Silencing Soundtraxx Decoders

Having a lot or even a few sound equipped decoders idling away on a layout can get annoying fairly quickly. But it might be difficult to get your engineers to remember to mute their locomotives after they have finished their run.

Fortunately Soundtraxx programmed an automatic shut down feature called quiet mode, into the Econami and Tsunami2 decoders. With this feature enabled, when the throttle is set to “0” and all functions are turned off, the decoder sounds will shut off after a predetermined period.

Let’s say you want them to shut down after 30 seconds of idling. All you do is divide 30 by .25 and enter that result into CV113. Since the maximum value you can enter is 255, the longest quiet mode period you can achieve is 63.75 seconds–a value of “0” disables quiet mode. Decoder sound will remain off until the locomotive is addressed by another throttle. This feature works the same for all new Soundtraxx decoders, so give it a try the next time you feel the anxiety level rising.

The limitation of this approach is that getting your engineers to turn all the functions off at the end of a run may be more difficult than getting them to remember to hit F8 and just turn the sound off. For this reason on the Piedmont Southern I am installing automatic kill switches on the staging yard tracks. But that’s the subject of a future column so I can’t say more.


  • To shut off power and therefore sound on my turntable tracks I plan to have each track have power connected through a SPST switch. Am I missing something about DCC that requires me to have both rails shutdown? I will also connect a green LED in parallel to each track’s SPST at the turntable’s control panel with the appropriate resistor. Power on lights green; power off no light.

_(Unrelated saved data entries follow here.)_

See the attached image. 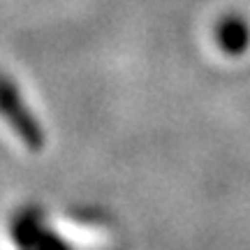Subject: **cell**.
I'll list each match as a JSON object with an SVG mask.
<instances>
[{"instance_id":"obj_1","label":"cell","mask_w":250,"mask_h":250,"mask_svg":"<svg viewBox=\"0 0 250 250\" xmlns=\"http://www.w3.org/2000/svg\"><path fill=\"white\" fill-rule=\"evenodd\" d=\"M0 118L7 123V127L28 151L37 153L44 148V127L40 118L33 114L30 104L23 100V93L17 86V81L7 74H0Z\"/></svg>"},{"instance_id":"obj_2","label":"cell","mask_w":250,"mask_h":250,"mask_svg":"<svg viewBox=\"0 0 250 250\" xmlns=\"http://www.w3.org/2000/svg\"><path fill=\"white\" fill-rule=\"evenodd\" d=\"M9 234L17 250H72L70 241L44 223V215L37 206L19 208L12 215Z\"/></svg>"},{"instance_id":"obj_3","label":"cell","mask_w":250,"mask_h":250,"mask_svg":"<svg viewBox=\"0 0 250 250\" xmlns=\"http://www.w3.org/2000/svg\"><path fill=\"white\" fill-rule=\"evenodd\" d=\"M215 40L218 46L229 56H241L250 46V26L239 14H227L215 26Z\"/></svg>"}]
</instances>
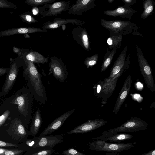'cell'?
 <instances>
[{
  "label": "cell",
  "instance_id": "cell-1",
  "mask_svg": "<svg viewBox=\"0 0 155 155\" xmlns=\"http://www.w3.org/2000/svg\"><path fill=\"white\" fill-rule=\"evenodd\" d=\"M23 62V76L27 82L28 89L37 102L41 104H45L47 97L42 76L33 62L28 61Z\"/></svg>",
  "mask_w": 155,
  "mask_h": 155
},
{
  "label": "cell",
  "instance_id": "cell-2",
  "mask_svg": "<svg viewBox=\"0 0 155 155\" xmlns=\"http://www.w3.org/2000/svg\"><path fill=\"white\" fill-rule=\"evenodd\" d=\"M34 97L28 88L23 87L15 94L7 97L1 105L2 106L16 104L17 116L28 123L32 117Z\"/></svg>",
  "mask_w": 155,
  "mask_h": 155
},
{
  "label": "cell",
  "instance_id": "cell-3",
  "mask_svg": "<svg viewBox=\"0 0 155 155\" xmlns=\"http://www.w3.org/2000/svg\"><path fill=\"white\" fill-rule=\"evenodd\" d=\"M100 23L108 31L110 36L133 35L143 36L137 31L139 27L134 22L121 20L107 21L101 18Z\"/></svg>",
  "mask_w": 155,
  "mask_h": 155
},
{
  "label": "cell",
  "instance_id": "cell-4",
  "mask_svg": "<svg viewBox=\"0 0 155 155\" xmlns=\"http://www.w3.org/2000/svg\"><path fill=\"white\" fill-rule=\"evenodd\" d=\"M89 149L96 151H106L117 153L129 150L134 146L132 143H114L92 139L89 143Z\"/></svg>",
  "mask_w": 155,
  "mask_h": 155
},
{
  "label": "cell",
  "instance_id": "cell-5",
  "mask_svg": "<svg viewBox=\"0 0 155 155\" xmlns=\"http://www.w3.org/2000/svg\"><path fill=\"white\" fill-rule=\"evenodd\" d=\"M140 72L147 87L151 91H155V84L151 68L138 44L136 46Z\"/></svg>",
  "mask_w": 155,
  "mask_h": 155
},
{
  "label": "cell",
  "instance_id": "cell-6",
  "mask_svg": "<svg viewBox=\"0 0 155 155\" xmlns=\"http://www.w3.org/2000/svg\"><path fill=\"white\" fill-rule=\"evenodd\" d=\"M147 126V123L142 119L132 117L120 126L107 131L110 134L134 132L145 130Z\"/></svg>",
  "mask_w": 155,
  "mask_h": 155
},
{
  "label": "cell",
  "instance_id": "cell-7",
  "mask_svg": "<svg viewBox=\"0 0 155 155\" xmlns=\"http://www.w3.org/2000/svg\"><path fill=\"white\" fill-rule=\"evenodd\" d=\"M10 66L6 73L5 80L0 92V101L11 91L17 79L19 71V66L16 58H11Z\"/></svg>",
  "mask_w": 155,
  "mask_h": 155
},
{
  "label": "cell",
  "instance_id": "cell-8",
  "mask_svg": "<svg viewBox=\"0 0 155 155\" xmlns=\"http://www.w3.org/2000/svg\"><path fill=\"white\" fill-rule=\"evenodd\" d=\"M48 74H52L58 81L63 82L67 79L68 73L62 60L55 56L51 57Z\"/></svg>",
  "mask_w": 155,
  "mask_h": 155
},
{
  "label": "cell",
  "instance_id": "cell-9",
  "mask_svg": "<svg viewBox=\"0 0 155 155\" xmlns=\"http://www.w3.org/2000/svg\"><path fill=\"white\" fill-rule=\"evenodd\" d=\"M70 4L69 1H62L45 4L39 7V13L43 17L57 16L68 10Z\"/></svg>",
  "mask_w": 155,
  "mask_h": 155
},
{
  "label": "cell",
  "instance_id": "cell-10",
  "mask_svg": "<svg viewBox=\"0 0 155 155\" xmlns=\"http://www.w3.org/2000/svg\"><path fill=\"white\" fill-rule=\"evenodd\" d=\"M64 134H58L43 136L35 137L32 140L34 144L33 149L38 148H53L63 141Z\"/></svg>",
  "mask_w": 155,
  "mask_h": 155
},
{
  "label": "cell",
  "instance_id": "cell-11",
  "mask_svg": "<svg viewBox=\"0 0 155 155\" xmlns=\"http://www.w3.org/2000/svg\"><path fill=\"white\" fill-rule=\"evenodd\" d=\"M107 121L98 118L89 120L67 132L68 134H82L93 131L104 125Z\"/></svg>",
  "mask_w": 155,
  "mask_h": 155
},
{
  "label": "cell",
  "instance_id": "cell-12",
  "mask_svg": "<svg viewBox=\"0 0 155 155\" xmlns=\"http://www.w3.org/2000/svg\"><path fill=\"white\" fill-rule=\"evenodd\" d=\"M71 32L74 39L79 45L87 51L90 50L89 36L86 28L78 26L74 28Z\"/></svg>",
  "mask_w": 155,
  "mask_h": 155
},
{
  "label": "cell",
  "instance_id": "cell-13",
  "mask_svg": "<svg viewBox=\"0 0 155 155\" xmlns=\"http://www.w3.org/2000/svg\"><path fill=\"white\" fill-rule=\"evenodd\" d=\"M96 0H78L68 10V14L81 15L83 13L95 6Z\"/></svg>",
  "mask_w": 155,
  "mask_h": 155
},
{
  "label": "cell",
  "instance_id": "cell-14",
  "mask_svg": "<svg viewBox=\"0 0 155 155\" xmlns=\"http://www.w3.org/2000/svg\"><path fill=\"white\" fill-rule=\"evenodd\" d=\"M132 83V77L130 75L124 81L116 101L113 111V113L115 114H117L118 112L122 105L127 97L131 88Z\"/></svg>",
  "mask_w": 155,
  "mask_h": 155
},
{
  "label": "cell",
  "instance_id": "cell-15",
  "mask_svg": "<svg viewBox=\"0 0 155 155\" xmlns=\"http://www.w3.org/2000/svg\"><path fill=\"white\" fill-rule=\"evenodd\" d=\"M138 13V11L130 6L124 5L118 7L113 10H107L104 12L106 15L114 17H119L123 18L131 19L133 16Z\"/></svg>",
  "mask_w": 155,
  "mask_h": 155
},
{
  "label": "cell",
  "instance_id": "cell-16",
  "mask_svg": "<svg viewBox=\"0 0 155 155\" xmlns=\"http://www.w3.org/2000/svg\"><path fill=\"white\" fill-rule=\"evenodd\" d=\"M134 137V135L125 133L110 134L107 131H105L101 133V135L99 137L92 139L100 140L109 143H120L122 141L131 139Z\"/></svg>",
  "mask_w": 155,
  "mask_h": 155
},
{
  "label": "cell",
  "instance_id": "cell-17",
  "mask_svg": "<svg viewBox=\"0 0 155 155\" xmlns=\"http://www.w3.org/2000/svg\"><path fill=\"white\" fill-rule=\"evenodd\" d=\"M75 110V109L74 108L69 110L57 118L43 130L39 136H46L57 130L62 125Z\"/></svg>",
  "mask_w": 155,
  "mask_h": 155
},
{
  "label": "cell",
  "instance_id": "cell-18",
  "mask_svg": "<svg viewBox=\"0 0 155 155\" xmlns=\"http://www.w3.org/2000/svg\"><path fill=\"white\" fill-rule=\"evenodd\" d=\"M69 23L80 26L84 25L85 22L81 20L76 19L55 18L52 22L48 21L45 23L42 29L46 30L55 29L63 25Z\"/></svg>",
  "mask_w": 155,
  "mask_h": 155
},
{
  "label": "cell",
  "instance_id": "cell-19",
  "mask_svg": "<svg viewBox=\"0 0 155 155\" xmlns=\"http://www.w3.org/2000/svg\"><path fill=\"white\" fill-rule=\"evenodd\" d=\"M38 32L47 33V31L31 27L12 28L0 31V37L9 36L16 34H27Z\"/></svg>",
  "mask_w": 155,
  "mask_h": 155
},
{
  "label": "cell",
  "instance_id": "cell-20",
  "mask_svg": "<svg viewBox=\"0 0 155 155\" xmlns=\"http://www.w3.org/2000/svg\"><path fill=\"white\" fill-rule=\"evenodd\" d=\"M20 57L23 61H30L34 63L43 64L48 61V57H45L38 52L30 51L28 49H24Z\"/></svg>",
  "mask_w": 155,
  "mask_h": 155
},
{
  "label": "cell",
  "instance_id": "cell-21",
  "mask_svg": "<svg viewBox=\"0 0 155 155\" xmlns=\"http://www.w3.org/2000/svg\"><path fill=\"white\" fill-rule=\"evenodd\" d=\"M127 46H126L114 62L111 69L110 75L107 79L110 80L118 73L124 66L126 59Z\"/></svg>",
  "mask_w": 155,
  "mask_h": 155
},
{
  "label": "cell",
  "instance_id": "cell-22",
  "mask_svg": "<svg viewBox=\"0 0 155 155\" xmlns=\"http://www.w3.org/2000/svg\"><path fill=\"white\" fill-rule=\"evenodd\" d=\"M9 130L21 138L24 139L27 137L28 134L22 121L18 117L14 118L12 120Z\"/></svg>",
  "mask_w": 155,
  "mask_h": 155
},
{
  "label": "cell",
  "instance_id": "cell-23",
  "mask_svg": "<svg viewBox=\"0 0 155 155\" xmlns=\"http://www.w3.org/2000/svg\"><path fill=\"white\" fill-rule=\"evenodd\" d=\"M42 119L40 111L37 109L32 120L29 130L30 134L35 137L38 133L42 124Z\"/></svg>",
  "mask_w": 155,
  "mask_h": 155
},
{
  "label": "cell",
  "instance_id": "cell-24",
  "mask_svg": "<svg viewBox=\"0 0 155 155\" xmlns=\"http://www.w3.org/2000/svg\"><path fill=\"white\" fill-rule=\"evenodd\" d=\"M116 47L114 48L111 51L107 49L104 56L101 65L100 72L106 70L111 62L113 58L117 51Z\"/></svg>",
  "mask_w": 155,
  "mask_h": 155
},
{
  "label": "cell",
  "instance_id": "cell-25",
  "mask_svg": "<svg viewBox=\"0 0 155 155\" xmlns=\"http://www.w3.org/2000/svg\"><path fill=\"white\" fill-rule=\"evenodd\" d=\"M144 10L140 15L141 18L145 19L153 13L155 2L153 0H144L143 3Z\"/></svg>",
  "mask_w": 155,
  "mask_h": 155
},
{
  "label": "cell",
  "instance_id": "cell-26",
  "mask_svg": "<svg viewBox=\"0 0 155 155\" xmlns=\"http://www.w3.org/2000/svg\"><path fill=\"white\" fill-rule=\"evenodd\" d=\"M122 40V35L110 36L107 40L109 48L112 50L116 47L118 50L121 46Z\"/></svg>",
  "mask_w": 155,
  "mask_h": 155
},
{
  "label": "cell",
  "instance_id": "cell-27",
  "mask_svg": "<svg viewBox=\"0 0 155 155\" xmlns=\"http://www.w3.org/2000/svg\"><path fill=\"white\" fill-rule=\"evenodd\" d=\"M20 18L22 21L28 24L34 23L38 22L33 16L32 14L30 12H25L19 15Z\"/></svg>",
  "mask_w": 155,
  "mask_h": 155
},
{
  "label": "cell",
  "instance_id": "cell-28",
  "mask_svg": "<svg viewBox=\"0 0 155 155\" xmlns=\"http://www.w3.org/2000/svg\"><path fill=\"white\" fill-rule=\"evenodd\" d=\"M33 149L35 151L30 155H51L55 151L53 148L46 147Z\"/></svg>",
  "mask_w": 155,
  "mask_h": 155
},
{
  "label": "cell",
  "instance_id": "cell-29",
  "mask_svg": "<svg viewBox=\"0 0 155 155\" xmlns=\"http://www.w3.org/2000/svg\"><path fill=\"white\" fill-rule=\"evenodd\" d=\"M55 0H26L25 3L28 5L33 7L44 5L47 4L54 2Z\"/></svg>",
  "mask_w": 155,
  "mask_h": 155
},
{
  "label": "cell",
  "instance_id": "cell-30",
  "mask_svg": "<svg viewBox=\"0 0 155 155\" xmlns=\"http://www.w3.org/2000/svg\"><path fill=\"white\" fill-rule=\"evenodd\" d=\"M99 58V54H96L94 55L87 58L84 60V64L87 68L92 67L97 63Z\"/></svg>",
  "mask_w": 155,
  "mask_h": 155
},
{
  "label": "cell",
  "instance_id": "cell-31",
  "mask_svg": "<svg viewBox=\"0 0 155 155\" xmlns=\"http://www.w3.org/2000/svg\"><path fill=\"white\" fill-rule=\"evenodd\" d=\"M7 106L8 107L7 108V109L4 110L3 114L0 116V127L5 123L9 116L11 115L12 113V111L14 110L13 106H12V107H11V106Z\"/></svg>",
  "mask_w": 155,
  "mask_h": 155
},
{
  "label": "cell",
  "instance_id": "cell-32",
  "mask_svg": "<svg viewBox=\"0 0 155 155\" xmlns=\"http://www.w3.org/2000/svg\"><path fill=\"white\" fill-rule=\"evenodd\" d=\"M18 7L13 3L6 0H0V8L16 9Z\"/></svg>",
  "mask_w": 155,
  "mask_h": 155
},
{
  "label": "cell",
  "instance_id": "cell-33",
  "mask_svg": "<svg viewBox=\"0 0 155 155\" xmlns=\"http://www.w3.org/2000/svg\"><path fill=\"white\" fill-rule=\"evenodd\" d=\"M61 154L63 155H86L72 148H69L64 150Z\"/></svg>",
  "mask_w": 155,
  "mask_h": 155
},
{
  "label": "cell",
  "instance_id": "cell-34",
  "mask_svg": "<svg viewBox=\"0 0 155 155\" xmlns=\"http://www.w3.org/2000/svg\"><path fill=\"white\" fill-rule=\"evenodd\" d=\"M23 150H6L3 153L0 155H18L22 153Z\"/></svg>",
  "mask_w": 155,
  "mask_h": 155
},
{
  "label": "cell",
  "instance_id": "cell-35",
  "mask_svg": "<svg viewBox=\"0 0 155 155\" xmlns=\"http://www.w3.org/2000/svg\"><path fill=\"white\" fill-rule=\"evenodd\" d=\"M12 50L13 52L17 54L18 56L21 57L23 52V49H21L15 46H13Z\"/></svg>",
  "mask_w": 155,
  "mask_h": 155
},
{
  "label": "cell",
  "instance_id": "cell-36",
  "mask_svg": "<svg viewBox=\"0 0 155 155\" xmlns=\"http://www.w3.org/2000/svg\"><path fill=\"white\" fill-rule=\"evenodd\" d=\"M18 146L15 144L9 143L5 142L0 140V147H17Z\"/></svg>",
  "mask_w": 155,
  "mask_h": 155
},
{
  "label": "cell",
  "instance_id": "cell-37",
  "mask_svg": "<svg viewBox=\"0 0 155 155\" xmlns=\"http://www.w3.org/2000/svg\"><path fill=\"white\" fill-rule=\"evenodd\" d=\"M122 1L124 3V5L130 6L136 3V0H122Z\"/></svg>",
  "mask_w": 155,
  "mask_h": 155
},
{
  "label": "cell",
  "instance_id": "cell-38",
  "mask_svg": "<svg viewBox=\"0 0 155 155\" xmlns=\"http://www.w3.org/2000/svg\"><path fill=\"white\" fill-rule=\"evenodd\" d=\"M9 69L8 68H0V77L6 74Z\"/></svg>",
  "mask_w": 155,
  "mask_h": 155
},
{
  "label": "cell",
  "instance_id": "cell-39",
  "mask_svg": "<svg viewBox=\"0 0 155 155\" xmlns=\"http://www.w3.org/2000/svg\"><path fill=\"white\" fill-rule=\"evenodd\" d=\"M32 11V14L34 15H37L39 13V8L37 7H33Z\"/></svg>",
  "mask_w": 155,
  "mask_h": 155
},
{
  "label": "cell",
  "instance_id": "cell-40",
  "mask_svg": "<svg viewBox=\"0 0 155 155\" xmlns=\"http://www.w3.org/2000/svg\"><path fill=\"white\" fill-rule=\"evenodd\" d=\"M140 155H155V149L152 150L147 153Z\"/></svg>",
  "mask_w": 155,
  "mask_h": 155
},
{
  "label": "cell",
  "instance_id": "cell-41",
  "mask_svg": "<svg viewBox=\"0 0 155 155\" xmlns=\"http://www.w3.org/2000/svg\"><path fill=\"white\" fill-rule=\"evenodd\" d=\"M8 149L0 148V155L3 153L6 150Z\"/></svg>",
  "mask_w": 155,
  "mask_h": 155
},
{
  "label": "cell",
  "instance_id": "cell-42",
  "mask_svg": "<svg viewBox=\"0 0 155 155\" xmlns=\"http://www.w3.org/2000/svg\"><path fill=\"white\" fill-rule=\"evenodd\" d=\"M115 0H108L107 2L109 3H112Z\"/></svg>",
  "mask_w": 155,
  "mask_h": 155
},
{
  "label": "cell",
  "instance_id": "cell-43",
  "mask_svg": "<svg viewBox=\"0 0 155 155\" xmlns=\"http://www.w3.org/2000/svg\"></svg>",
  "mask_w": 155,
  "mask_h": 155
}]
</instances>
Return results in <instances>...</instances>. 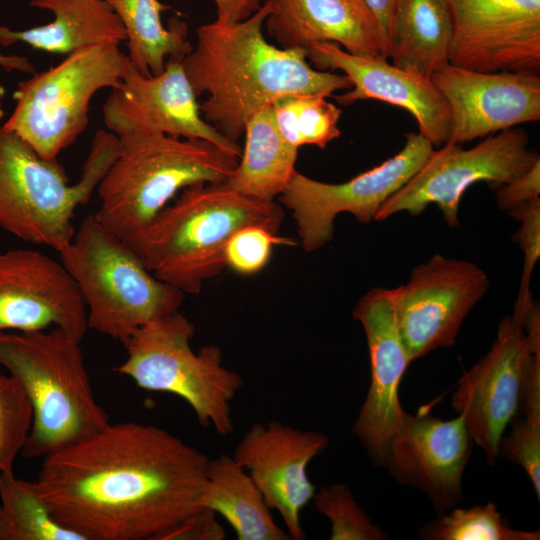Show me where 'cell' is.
Masks as SVG:
<instances>
[{
	"instance_id": "484cf974",
	"label": "cell",
	"mask_w": 540,
	"mask_h": 540,
	"mask_svg": "<svg viewBox=\"0 0 540 540\" xmlns=\"http://www.w3.org/2000/svg\"><path fill=\"white\" fill-rule=\"evenodd\" d=\"M202 507L223 516L238 540H291L247 471L225 453L209 459Z\"/></svg>"
},
{
	"instance_id": "8992f818",
	"label": "cell",
	"mask_w": 540,
	"mask_h": 540,
	"mask_svg": "<svg viewBox=\"0 0 540 540\" xmlns=\"http://www.w3.org/2000/svg\"><path fill=\"white\" fill-rule=\"evenodd\" d=\"M118 136L98 130L75 184L61 164L41 157L0 125V227L16 238L59 252L74 237L76 209L88 203L114 161Z\"/></svg>"
},
{
	"instance_id": "d4e9b609",
	"label": "cell",
	"mask_w": 540,
	"mask_h": 540,
	"mask_svg": "<svg viewBox=\"0 0 540 540\" xmlns=\"http://www.w3.org/2000/svg\"><path fill=\"white\" fill-rule=\"evenodd\" d=\"M245 145L238 165L224 183L251 198L272 201L284 191L294 173L298 149L280 133L272 105L246 122Z\"/></svg>"
},
{
	"instance_id": "ba28073f",
	"label": "cell",
	"mask_w": 540,
	"mask_h": 540,
	"mask_svg": "<svg viewBox=\"0 0 540 540\" xmlns=\"http://www.w3.org/2000/svg\"><path fill=\"white\" fill-rule=\"evenodd\" d=\"M194 333V324L179 311L151 321L123 343L127 358L113 371L142 389L179 396L201 426L228 436L234 430L231 403L244 381L224 366L217 345H204L195 352Z\"/></svg>"
},
{
	"instance_id": "cb8c5ba5",
	"label": "cell",
	"mask_w": 540,
	"mask_h": 540,
	"mask_svg": "<svg viewBox=\"0 0 540 540\" xmlns=\"http://www.w3.org/2000/svg\"><path fill=\"white\" fill-rule=\"evenodd\" d=\"M453 35L447 0H396L387 38V59L425 77L449 63Z\"/></svg>"
},
{
	"instance_id": "4316f807",
	"label": "cell",
	"mask_w": 540,
	"mask_h": 540,
	"mask_svg": "<svg viewBox=\"0 0 540 540\" xmlns=\"http://www.w3.org/2000/svg\"><path fill=\"white\" fill-rule=\"evenodd\" d=\"M124 26L130 63L143 75H159L166 59H184L193 47L187 39V24L173 16L167 28L161 12L169 9L159 0H104Z\"/></svg>"
},
{
	"instance_id": "4dcf8cb0",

    There is one flaw to this scheme but using SPDT switchbwill not solve it. For my locos to which I’ve added a current keeper, its going to take a while for the current tonrun down

  • Hi Larry,
    You’re certainly right about this one. I’ve got dozens of sound-equipped units, mostly consisted in either command station format, or advanced consisting. I have another solution… old school. The storage tracks on all three of my loco service facilities are all controlled by individual DPST toggle switches. Once parked, the switch is thrown and out go the lights, sounds, etc. Now the only Operator memory challenge required is to purge the addresses to avoid the dreaded Digitrax “Slot Max” message. As you may recall, I bought the new DCS240 to increase loco address memory, but never succeeded in getting the command station to communicate with any one of three different laptops. I wonder why Digitrax doesn’t just set the memory to 400 addresses right out of the box?

    • Bill—good setup with the switches. For my staging yards I am installing track occupancy detectors which will kill track power once the loco nears the end of track. That way it won’t require that operators do anything but drive them into the track. I find that operators have a short attention span when it comes to things like that.